Passage to read:
*** Begin section ***
Potential conflicts of interest involving an executive officer, a director or a supervisor will be reviewed directly by Chunghwa’s Board. Potential conflicts involving an employee of Chunghwa, other than an executive officer, will be reviewed in accordance with Chunghwa’s employment policy.

 

In certain limited cases, activities giving rise to potential conflicts of interest may be permitted if they are determined not to be harmful to Chunghwa. Any such determination will be made by the Board in the case of executive officers, directors or supervisors, and in accordance with Chunghwa’s employment policy in the case of other employees.

 

Corporate Opportunities

 

Employees, officers, directors and supervisors have a duty to Chunghwa to advance its legitimate interests whenever the opportunity arises. Individuals should not take for themselves personally, or for their friends or family, opportunities that are discovered through the use of Chunghwa’s property, information or position (other than those received in the ordinary course of doing business and approved by Chunghwa). Furthermore, all individuals are prohibited from competing with Chunghwa unless such competition is disclosed to Chunghwa’s Director of Corporate Ethics Department and approved in writing.

 

CONFIDENTIALITY

 

For the purposes of this Code of Ethics, “confidential information” includes all non-public information that, if disclosed, might be of use to competitors or harmful to Chunghwa or its customers. Chunghwa’s employees, officers, directors and supervisors must maintain the confidentiality of confidential information they obtain from or through Chunghwa or its customers, except where disclosure is mandated by applicable laws, rules or regulations or authorized by Chunghwa’s Director of Corporate Ethics Department.

 


FULL, FAIR, ACCURATE, TIMELY AND UNDERSTANDABLE DISCLOSURE

 

It is crucial that all books of account, financial statements and records of Chunghwa reflect the underlying transactions and any disposition of assets in a full, fair, accurate and timely manner. All employees, directors and supervisors who are involved in Chunghwa’s disclosure process are required to know and understand the disclosure requirements applicable to Chunghwa that are within the scope of their responsibilities, and must endeavor to ensure that information in documents that Chunghwa files with or submits to the ROC Securities and Futures Commission (“ROC SFC”) and the U.S. Securities and Exchange Commission (“U.S. SEC”), or otherwise disclosed to the public, is presented in a full, fair, accurate, timely and understandable manner. Additionally, each individual involved in the preparation of Chunghwa’s financial statements must prepare those statements in accordance with our internal accounting principles, which take into account generally accepted accounting principles in the ROC and relevant laws and regulations and government guidelines applicable to state-owned enterprises, consistently applied, and any other applicable accounting standards and rules so that the financial statements materially, fairly and completely reflect the business transactions and financial condition of Chunghwa.
*** End section ***
Information given:
*** Begin section ***
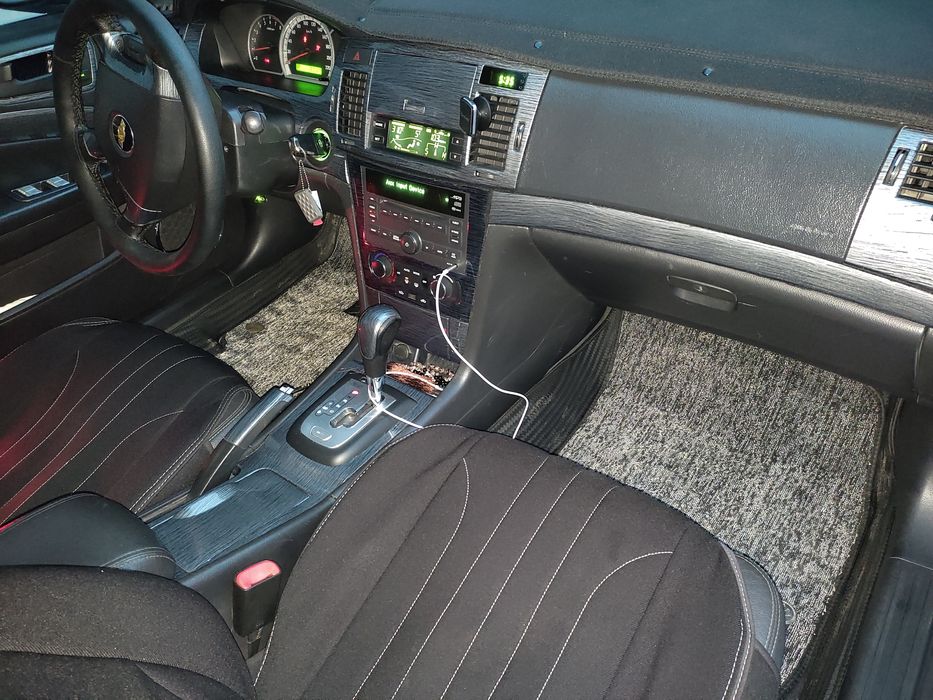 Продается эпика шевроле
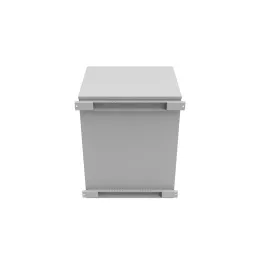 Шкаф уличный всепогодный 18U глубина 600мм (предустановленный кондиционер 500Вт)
*** End section ***
*** Begin section ***
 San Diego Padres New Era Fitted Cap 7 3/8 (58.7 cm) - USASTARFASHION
*** End section ***
Exercises to complete:
(a) According to the Chunghwa code of ethics, who reviews potential conflicts of interest involving an executive officer, a director or a supervisor?
(b) Continue the Chunghwa code of ethics from its last paragraph.
None of the items are needed here.

Expected responses:
(a) Chunghwa's Board reviews them directly.

(b)
Furthermore, it is critically important that financial statements and related disclosures be free of material errors. Employees, officers, directors and supervisors are prohibited from knowingly making or causing others to make a materially misleading, incomplete or false statement to an accountant or an attorney in connection with an audit or any filing with any governmental or regulatory entity (such as the ROC SFC, The New York Stock Exchange or the U.S. SEC). In that connection, no individual, or any person acting under his or her direction, shall directly or indirectly take any action to coerce, manipulate, mislead or fraudulently influence any of Chunghwa’s auditors if he or she knows (or should know) that his or her actions, if successful, could result in rendering Chunghwa’s financial statements materially misleading.

 

FAIR DEALING

 

Chunghwa strives to compete and to succeed through superior performance and products and without the use of unethical or illegal practices. Accordingly, Chunghwa’s employees, officers, directors and supervisors should respect the rights of, and should deal fairly with, Chunghwa’s customers, suppliers, competitors and employees and should not take unfair advantage of anyone through manipulation, concealment, abuse of privileged information or any material misrepresentation. For example, an individual should not (i) accept from or give to any customer, supplier or contingent party related to Chunghwa kickback or other form of illicit gain; (ii) spread rumors about competitors, customers or suppliers that the individual knows to be false; (iii) intentionally misrepresent the nature or quality of Chunghwa’s products and services; or (iv) otherwise seek to advance Chunghwa’s interests by taking unfair advantage of anyone through unfair dealing practices, including engaging in unfair practices through a third party.

 

PROTECTION AND PROPER USE OF COMPANY ASSETS

 

You should protect Chunghwa’s assets and ensure their efficient use. Unless you have the approval of management, Chunghwa’s assets, whether tangible or intangible, are to be used only by authorized employees or their designees and only for the legitimate business purposes of Chunghwa.

 


You are not permitted to take or make use of, steal, or knowingly misappropriate the assets of Chunghwa or any customer, including any confidential information of Chunghwa, for your own use, the use of another or for an improper or illegal purpose. You are not permitted to remove, destroy or dispose of anything of value belonging to Chunghwa without the consent of management.

 

COMPLIANCE WITH LAWS, RULES AND REGULATIONS, INCLUDING INSIDER TRADING LAWS

 

All employees, officers, directors and supervisors are expected to comply fully with all laws and regulations applicable to Chunghwa’s businesses and with all applicable Chunghwa policies.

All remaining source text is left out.